:: RECORDS SUPPLIED
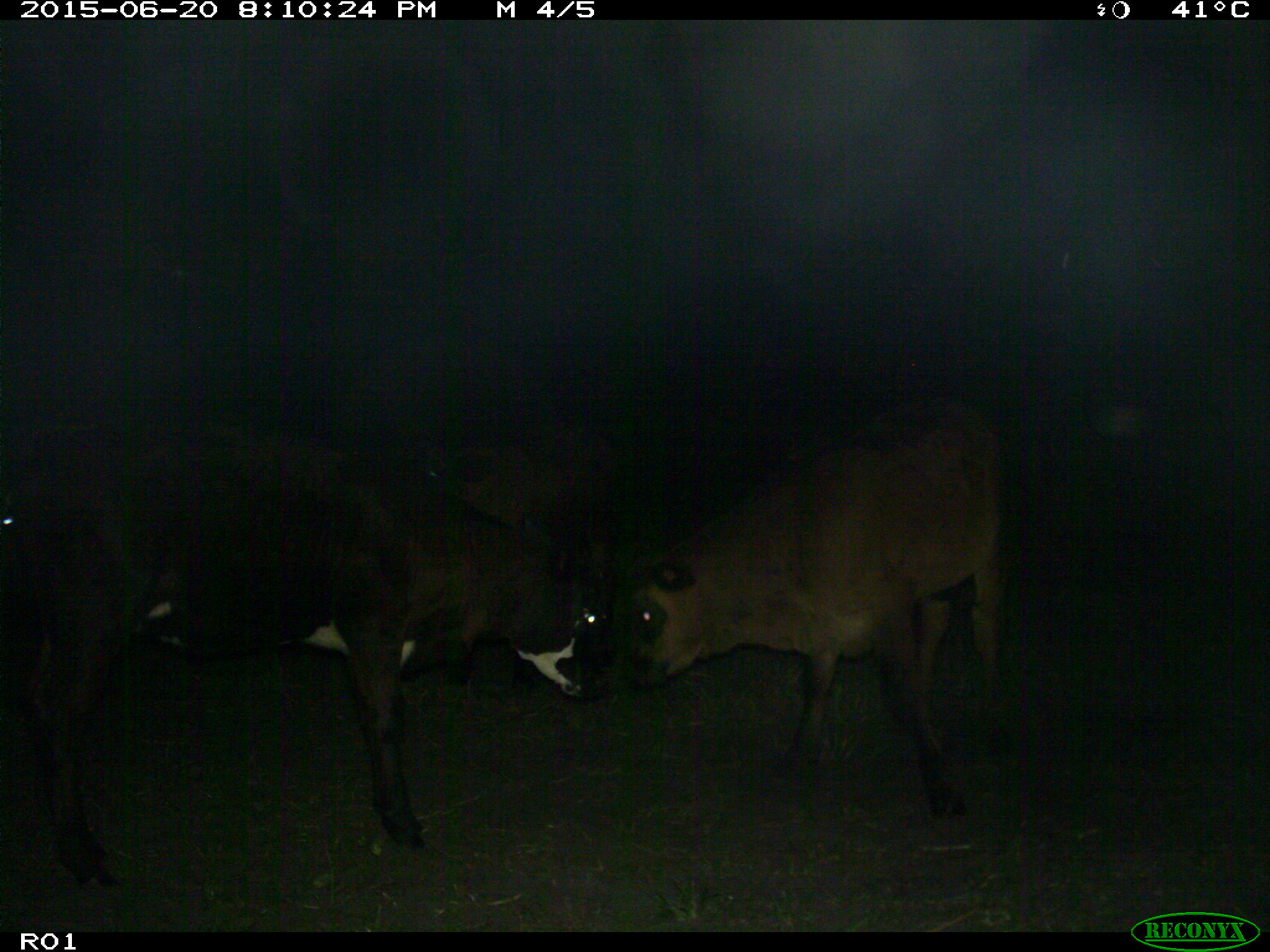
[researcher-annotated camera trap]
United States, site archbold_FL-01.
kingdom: Animalia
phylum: Chordata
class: Mammalia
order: Artiodactyla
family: Bovidae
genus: Bos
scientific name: Bos taurus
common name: domestic cow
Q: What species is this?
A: Bos taurus (domestic cow).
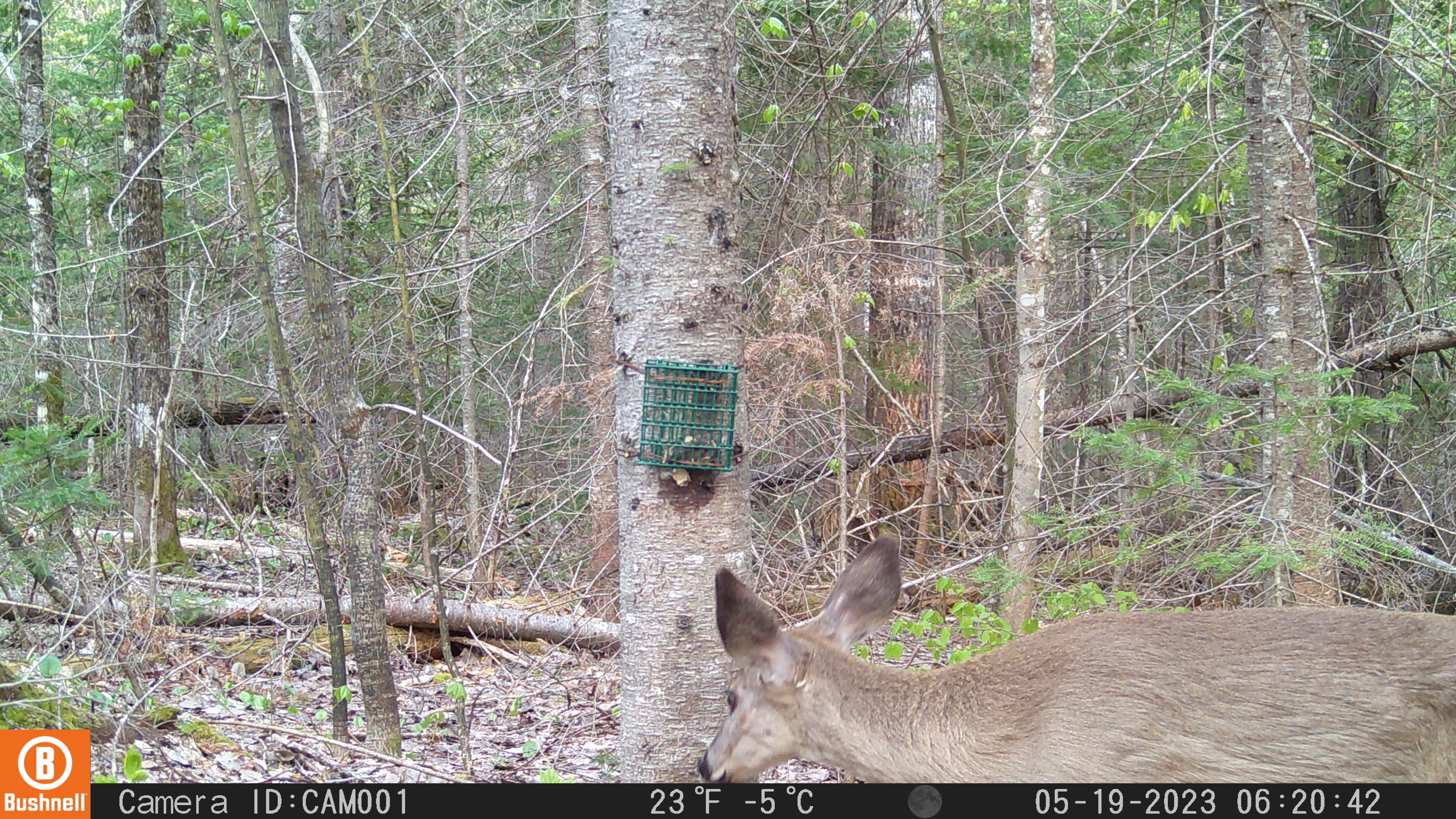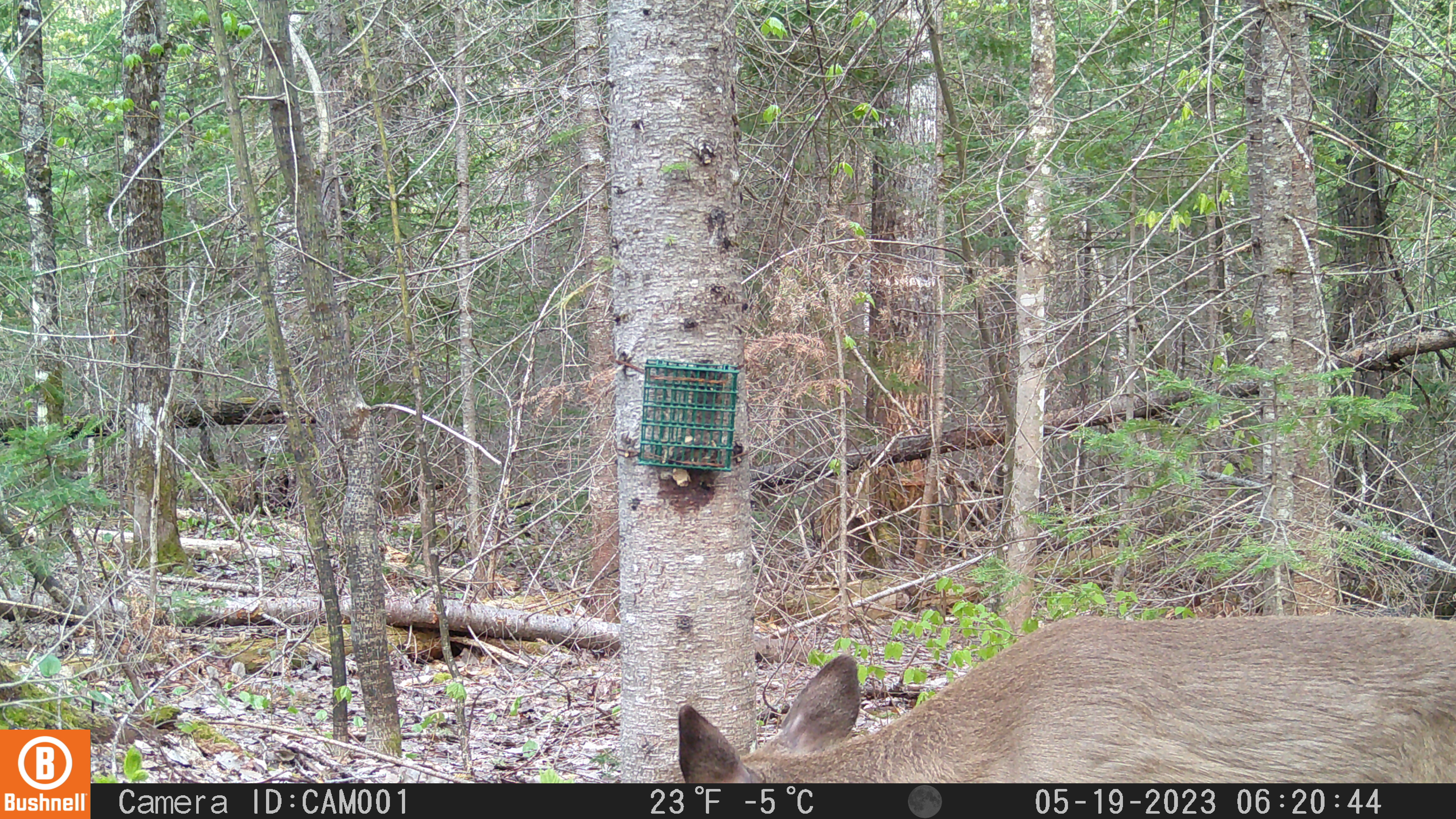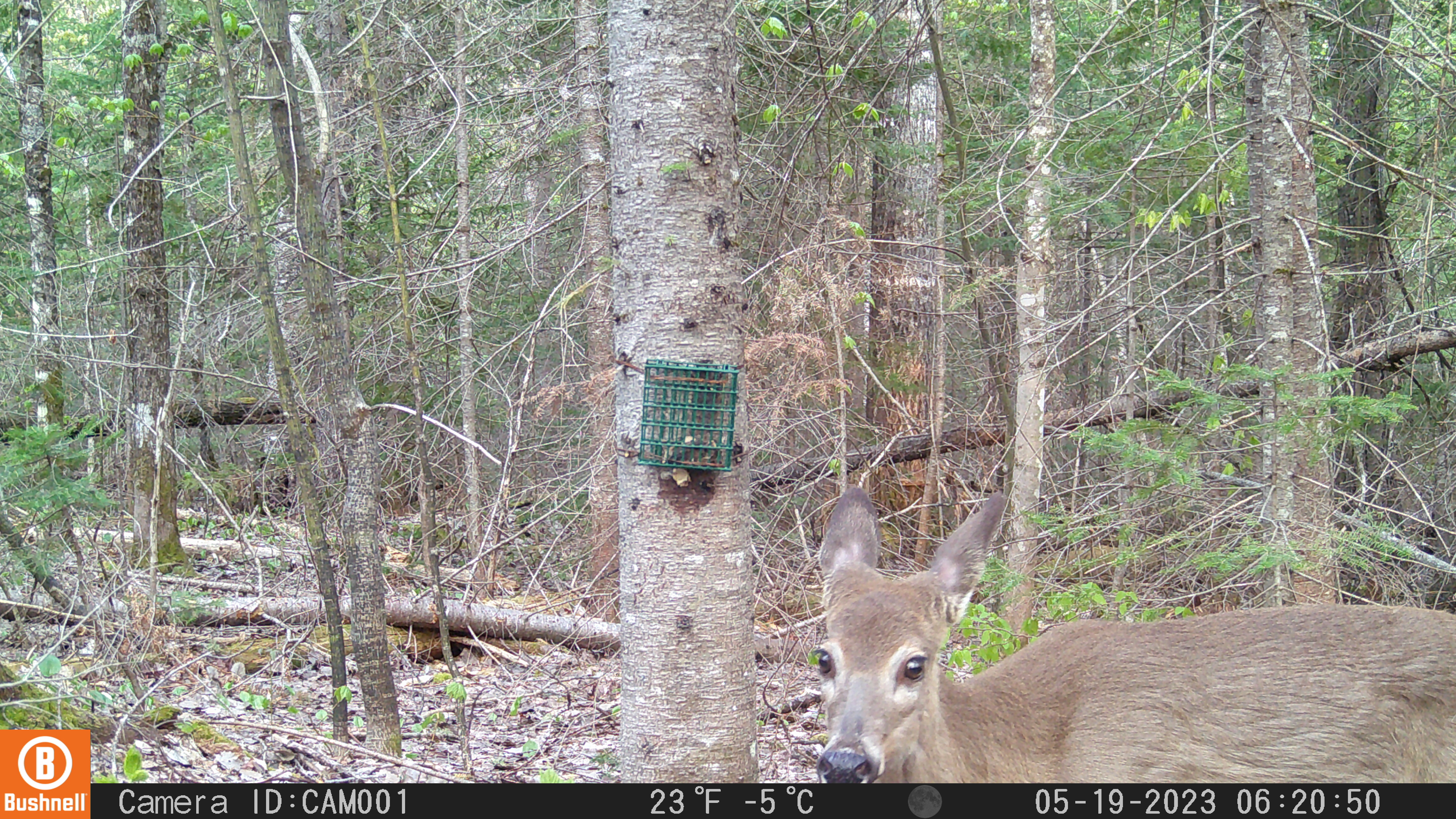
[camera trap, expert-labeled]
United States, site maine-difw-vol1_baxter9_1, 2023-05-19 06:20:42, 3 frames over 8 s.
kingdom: Animalia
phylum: Chordata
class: Mammalia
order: Artiodactyla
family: Cervidae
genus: Odocoileus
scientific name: Odocoileus virginianus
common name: white-tailed deer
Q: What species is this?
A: White-tailed deer (Odocoileus virginianus).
::::
• _TASK STATEMENT_: Your answer should be only a number: how many lines in the records hold the word "name".

• _TASK SOLUTION_: 4